---- Selected text
CExA-project / ddc

DDC is a discrete domain computation library.
https://ddc.mdls.fr
Other
33 stars 5 forks source link

Runtime error encountered when using `discrete_space` #287

Closed tpadioleau closed 8 months ago

tpadioleau commented 9 months ago

See https://gitlab.maisondelasimulation.fr/gysela-developpers/gyselalibxx/-/merge_requests/379

tpadioleau commented 9 months ago

cc @yasahi-hpc

yasahi-hpc commented 9 months ago

Do you have a minimum reproducer?

tpadioleau commented 9 months ago

Unfortunately no, I was not able to reproduce it in a minimal example. Do you ?

yasahi-hpc commented 9 months ago

Not really. In the end, your reproducer worked without errors?

tpadioleau commented 8 months ago

No sorry i had made a typo in my previous comment.

yasahi-hpc commented 8 months ago

Sure. Obviously, mine is too big. May I have a look at your minimum reproducer?

tpadioleau commented 8 months ago
#include <ddc/ddc.hpp>

#include <gtest/gtest.h>

#include <Kokkos_Core.hpp>

namespace {

class SpeciesInformation
{
public:
    using discrete_dimension_type = SpeciesInformation;

    using discrete_element_type = ddc::DiscreteElement<SpeciesInformation>;

    using discrete_domain_type = ddc::DiscreteDomain<SpeciesInformation>;

    using discrete_vector_type = ddc::DiscreteVector<SpeciesInformation>;

public:
    template <class MemorySpace>
    class Impl
    {
        template <class OMemorySpace>
        friend class Impl;

    private:
        // charge of the particles (kinetic + adiabatic)
        ddc::Chunk<int, discrete_domain_type, ddc::KokkosAllocator<int, MemorySpace>> m_charge;

    public:
        using discrete_dimension_type = SpeciesInformation;

        template <class OMemorySpace>
        explicit Impl(Impl<OMemorySpace> const& impl) : m_charge(impl.m_charge.domain())
--------
---- Supplied material
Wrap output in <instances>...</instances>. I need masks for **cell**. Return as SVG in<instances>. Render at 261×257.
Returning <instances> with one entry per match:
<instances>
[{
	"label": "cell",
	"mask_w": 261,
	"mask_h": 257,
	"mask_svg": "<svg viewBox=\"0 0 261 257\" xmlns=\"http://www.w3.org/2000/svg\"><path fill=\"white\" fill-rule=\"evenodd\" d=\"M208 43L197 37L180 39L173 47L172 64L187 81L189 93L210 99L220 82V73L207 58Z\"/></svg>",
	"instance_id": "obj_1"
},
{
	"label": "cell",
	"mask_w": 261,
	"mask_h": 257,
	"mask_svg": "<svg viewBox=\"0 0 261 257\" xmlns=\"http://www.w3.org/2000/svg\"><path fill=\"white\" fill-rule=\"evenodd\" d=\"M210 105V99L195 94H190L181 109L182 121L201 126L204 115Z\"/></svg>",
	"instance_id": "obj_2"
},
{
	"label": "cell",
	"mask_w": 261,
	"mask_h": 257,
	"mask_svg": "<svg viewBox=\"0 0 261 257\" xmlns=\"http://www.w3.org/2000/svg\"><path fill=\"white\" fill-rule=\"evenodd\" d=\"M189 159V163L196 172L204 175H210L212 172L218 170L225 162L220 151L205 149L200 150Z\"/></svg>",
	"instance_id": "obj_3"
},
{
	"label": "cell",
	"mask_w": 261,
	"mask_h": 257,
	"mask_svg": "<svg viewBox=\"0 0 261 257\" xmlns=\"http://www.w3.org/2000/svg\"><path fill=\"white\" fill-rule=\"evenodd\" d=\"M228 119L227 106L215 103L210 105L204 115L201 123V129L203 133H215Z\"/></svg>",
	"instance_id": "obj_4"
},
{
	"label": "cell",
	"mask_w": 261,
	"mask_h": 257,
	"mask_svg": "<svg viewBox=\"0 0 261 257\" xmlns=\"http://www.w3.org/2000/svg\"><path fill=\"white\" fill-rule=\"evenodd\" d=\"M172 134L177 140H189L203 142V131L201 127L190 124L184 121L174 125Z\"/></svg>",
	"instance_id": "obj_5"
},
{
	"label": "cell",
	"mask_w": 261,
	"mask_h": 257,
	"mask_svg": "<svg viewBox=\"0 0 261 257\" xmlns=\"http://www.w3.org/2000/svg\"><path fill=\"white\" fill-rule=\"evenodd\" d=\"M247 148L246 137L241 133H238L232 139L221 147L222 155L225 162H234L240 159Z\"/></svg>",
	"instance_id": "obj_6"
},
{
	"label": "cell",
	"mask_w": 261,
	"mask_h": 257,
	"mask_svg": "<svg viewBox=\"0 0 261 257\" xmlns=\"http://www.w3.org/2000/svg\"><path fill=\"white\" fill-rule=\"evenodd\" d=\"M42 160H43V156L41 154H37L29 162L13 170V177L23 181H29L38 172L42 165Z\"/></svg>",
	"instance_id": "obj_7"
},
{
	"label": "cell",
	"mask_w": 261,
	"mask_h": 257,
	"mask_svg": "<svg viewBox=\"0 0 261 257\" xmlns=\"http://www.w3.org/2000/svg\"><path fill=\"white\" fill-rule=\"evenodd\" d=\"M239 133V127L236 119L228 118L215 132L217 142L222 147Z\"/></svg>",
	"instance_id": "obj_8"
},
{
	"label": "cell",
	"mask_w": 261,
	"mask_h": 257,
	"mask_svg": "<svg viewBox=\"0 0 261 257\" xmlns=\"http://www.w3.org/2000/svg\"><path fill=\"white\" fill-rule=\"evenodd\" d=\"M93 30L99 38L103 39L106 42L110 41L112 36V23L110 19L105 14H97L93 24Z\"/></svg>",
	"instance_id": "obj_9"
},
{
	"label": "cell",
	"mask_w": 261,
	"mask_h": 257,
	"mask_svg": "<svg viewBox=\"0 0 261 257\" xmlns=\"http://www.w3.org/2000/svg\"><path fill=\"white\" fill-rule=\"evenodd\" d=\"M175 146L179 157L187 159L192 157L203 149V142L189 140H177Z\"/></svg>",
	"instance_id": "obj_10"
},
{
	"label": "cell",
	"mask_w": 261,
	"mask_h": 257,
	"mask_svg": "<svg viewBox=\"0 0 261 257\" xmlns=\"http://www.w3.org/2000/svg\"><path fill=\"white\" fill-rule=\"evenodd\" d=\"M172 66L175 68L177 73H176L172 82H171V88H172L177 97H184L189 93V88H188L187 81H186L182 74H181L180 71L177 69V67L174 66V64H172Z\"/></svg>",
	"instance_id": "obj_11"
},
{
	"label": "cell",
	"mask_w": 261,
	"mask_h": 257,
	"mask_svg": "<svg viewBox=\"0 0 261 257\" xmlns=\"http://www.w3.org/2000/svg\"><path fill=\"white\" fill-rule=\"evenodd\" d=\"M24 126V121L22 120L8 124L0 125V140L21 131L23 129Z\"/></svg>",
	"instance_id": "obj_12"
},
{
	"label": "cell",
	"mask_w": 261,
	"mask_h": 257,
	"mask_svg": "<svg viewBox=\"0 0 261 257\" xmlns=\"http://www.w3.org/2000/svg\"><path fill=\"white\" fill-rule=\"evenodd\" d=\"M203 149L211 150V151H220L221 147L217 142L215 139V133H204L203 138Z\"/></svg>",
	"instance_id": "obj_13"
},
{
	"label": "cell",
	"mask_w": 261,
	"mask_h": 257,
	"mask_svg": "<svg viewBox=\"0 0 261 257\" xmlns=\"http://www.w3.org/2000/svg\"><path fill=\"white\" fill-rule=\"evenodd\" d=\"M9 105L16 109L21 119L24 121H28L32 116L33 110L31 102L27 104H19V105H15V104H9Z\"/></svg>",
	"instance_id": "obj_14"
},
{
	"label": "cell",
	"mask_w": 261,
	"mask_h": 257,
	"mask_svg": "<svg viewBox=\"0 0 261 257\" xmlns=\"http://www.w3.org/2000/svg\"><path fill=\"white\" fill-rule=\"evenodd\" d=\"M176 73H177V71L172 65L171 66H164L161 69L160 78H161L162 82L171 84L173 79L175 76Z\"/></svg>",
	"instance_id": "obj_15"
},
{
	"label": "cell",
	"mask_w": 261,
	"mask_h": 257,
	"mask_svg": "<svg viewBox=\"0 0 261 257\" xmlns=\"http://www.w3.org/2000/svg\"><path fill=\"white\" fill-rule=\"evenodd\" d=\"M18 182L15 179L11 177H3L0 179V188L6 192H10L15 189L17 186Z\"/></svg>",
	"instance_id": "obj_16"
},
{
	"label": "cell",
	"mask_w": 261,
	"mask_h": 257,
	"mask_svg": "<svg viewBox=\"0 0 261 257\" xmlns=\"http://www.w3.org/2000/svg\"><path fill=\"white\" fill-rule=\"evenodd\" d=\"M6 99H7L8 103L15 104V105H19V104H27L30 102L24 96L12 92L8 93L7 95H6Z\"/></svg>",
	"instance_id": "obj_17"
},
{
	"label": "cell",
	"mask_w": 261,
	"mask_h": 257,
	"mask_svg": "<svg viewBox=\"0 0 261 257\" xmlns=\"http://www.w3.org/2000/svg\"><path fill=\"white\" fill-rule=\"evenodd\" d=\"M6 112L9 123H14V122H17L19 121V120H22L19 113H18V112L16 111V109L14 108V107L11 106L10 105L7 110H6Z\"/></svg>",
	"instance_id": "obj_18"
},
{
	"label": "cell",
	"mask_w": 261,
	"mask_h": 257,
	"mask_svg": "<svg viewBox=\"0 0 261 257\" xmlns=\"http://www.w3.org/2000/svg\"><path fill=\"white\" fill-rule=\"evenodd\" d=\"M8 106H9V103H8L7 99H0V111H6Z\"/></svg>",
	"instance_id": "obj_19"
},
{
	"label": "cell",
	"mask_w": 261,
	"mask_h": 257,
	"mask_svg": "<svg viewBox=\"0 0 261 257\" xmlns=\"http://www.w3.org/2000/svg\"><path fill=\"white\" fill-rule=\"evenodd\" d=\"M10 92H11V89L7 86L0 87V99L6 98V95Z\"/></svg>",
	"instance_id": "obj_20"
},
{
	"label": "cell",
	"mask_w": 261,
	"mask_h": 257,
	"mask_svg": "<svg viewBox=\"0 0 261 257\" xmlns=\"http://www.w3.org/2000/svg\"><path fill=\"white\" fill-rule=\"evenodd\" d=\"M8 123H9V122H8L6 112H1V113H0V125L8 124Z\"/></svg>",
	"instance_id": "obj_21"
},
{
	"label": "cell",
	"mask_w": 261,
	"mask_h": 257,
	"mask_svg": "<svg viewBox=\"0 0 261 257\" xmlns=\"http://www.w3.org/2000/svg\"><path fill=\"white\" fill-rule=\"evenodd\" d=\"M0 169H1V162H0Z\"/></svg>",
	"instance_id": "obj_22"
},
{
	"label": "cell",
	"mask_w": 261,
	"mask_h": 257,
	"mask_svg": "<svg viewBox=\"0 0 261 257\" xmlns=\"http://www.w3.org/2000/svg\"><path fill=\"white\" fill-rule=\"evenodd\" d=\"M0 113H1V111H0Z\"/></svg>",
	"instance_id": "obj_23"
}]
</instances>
--------
_Objectives_
(A) Summarize the issue thread in two sentences.
(B) Tally the lines of the records that contain the string "instances", and reply with only that number.
The issue thread and the records are unrelated to each other.

_Task results_
(A) Issue #287 for DDC, a discrete domain computation library, reports a runtime error encountered when using `discrete_space` and was closed 8 months ago. When yasahi-hpc asked for a minimum reproducer, tpadioleau at first said one could not be made in a minimal example, then later shared code for one.

(B) 4